This exercise asks for every record to be output again exactly.

[Dataset entries]
____________________
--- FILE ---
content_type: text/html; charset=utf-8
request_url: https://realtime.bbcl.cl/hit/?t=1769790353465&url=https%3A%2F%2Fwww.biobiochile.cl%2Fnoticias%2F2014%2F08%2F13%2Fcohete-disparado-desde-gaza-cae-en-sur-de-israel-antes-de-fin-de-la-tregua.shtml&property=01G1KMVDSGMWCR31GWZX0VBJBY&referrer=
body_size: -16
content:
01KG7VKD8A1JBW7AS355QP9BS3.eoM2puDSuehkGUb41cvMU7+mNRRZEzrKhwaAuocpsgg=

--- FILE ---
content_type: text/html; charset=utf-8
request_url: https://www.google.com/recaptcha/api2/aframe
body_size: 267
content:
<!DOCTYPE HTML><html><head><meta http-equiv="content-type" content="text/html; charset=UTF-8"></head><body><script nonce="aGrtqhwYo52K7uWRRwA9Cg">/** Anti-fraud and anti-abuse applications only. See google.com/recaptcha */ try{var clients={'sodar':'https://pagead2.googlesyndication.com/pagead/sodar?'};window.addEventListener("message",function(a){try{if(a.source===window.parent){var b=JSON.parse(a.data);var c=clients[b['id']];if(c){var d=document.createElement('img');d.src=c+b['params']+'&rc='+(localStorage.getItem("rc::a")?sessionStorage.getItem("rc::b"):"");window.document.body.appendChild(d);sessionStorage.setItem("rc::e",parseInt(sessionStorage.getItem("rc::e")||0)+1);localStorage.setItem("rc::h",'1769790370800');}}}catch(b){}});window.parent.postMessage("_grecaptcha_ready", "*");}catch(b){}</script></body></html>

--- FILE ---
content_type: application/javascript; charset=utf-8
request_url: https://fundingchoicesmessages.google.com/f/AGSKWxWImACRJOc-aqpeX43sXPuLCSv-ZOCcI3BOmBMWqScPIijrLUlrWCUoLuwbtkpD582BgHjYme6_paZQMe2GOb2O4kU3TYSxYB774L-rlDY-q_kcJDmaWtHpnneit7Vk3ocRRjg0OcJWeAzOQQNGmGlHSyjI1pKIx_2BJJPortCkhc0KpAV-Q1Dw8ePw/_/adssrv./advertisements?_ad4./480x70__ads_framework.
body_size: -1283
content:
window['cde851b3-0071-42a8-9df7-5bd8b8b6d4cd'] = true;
____________________
**ANSWER FOR THE TASK:**
--- FILE ---
content_type: text/html; charset=utf-8
request_url: https://realtime.bbcl.cl/hit/?t=1769790353465&url=https%3A%2F%2Fwww.biobiochile.cl%2Fnoticias%2F2014%2F08%2F13%2Fcohete-disparado-desde-gaza-cae-en-sur-de-israel-antes-de-fin-de-la-tregua.shtml&property=01G1KMVDSGMWCR31GWZX0VBJBY&referrer=
body_size: -16
content:
01KG7VKD8A1JBW7AS355QP9BS3.eoM2puDSuehkGUb41cvMU7+mNRRZEzrKhwaAuocpsgg=

--- FILE ---
content_type: text/html; charset=utf-8
request_url: https://www.google.com/recaptcha/api2/aframe
body_size: 267
content:
<!DOCTYPE HTML><html><head><meta http-equiv="content-type" content="text/html; charset=UTF-8"></head><body><script nonce="aGrtqhwYo52K7uWRRwA9Cg">/** Anti-fraud and anti-abuse applications only. See google.com/recaptcha */ try{var clients={'sodar':'https://pagead2.googlesyndication.com/pagead/sodar?'};window.addEventListener("message",function(a){try{if(a.source===window.parent){var b=JSON.parse(a.data);var c=clients[b['id']];if(c){var d=document.createElement('img');d.src=c+b['params']+'&rc='+(localStorage.getItem("rc::a")?sessionStorage.getItem("rc::b"):"");window.document.body.appendChild(d);sessionStorage.setItem("rc::e",parseInt(sessionStorage.getItem("rc::e")||0)+1);localStorage.setItem("rc::h",'1769790370800');}}}catch(b){}});window.parent.postMessage("_grecaptcha_ready", "*");}catch(b){}</script></body></html>

--- FILE ---
content_type: application/javascript; charset=utf-8
request_url: https://fundingchoicesmessages.google.com/f/AGSKWxWImACRJOc-aqpeX43sXPuLCSv-ZOCcI3BOmBMWqScPIijrLUlrWCUoLuwbtkpD582BgHjYme6_paZQMe2GOb2O4kU3TYSxYB774L-rlDY-q_kcJDmaWtHpnneit7Vk3ocRRjg0OcJWeAzOQQNGmGlHSyjI1pKIx_2BJJPortCkhc0KpAV-Q1Dw8ePw/_/adssrv./advertisements?_ad4./480x70__ads_framework.
body_size: -1283
content:
window['cde851b3-0071-42a8-9df7-5bd8b8b6d4cd'] = true;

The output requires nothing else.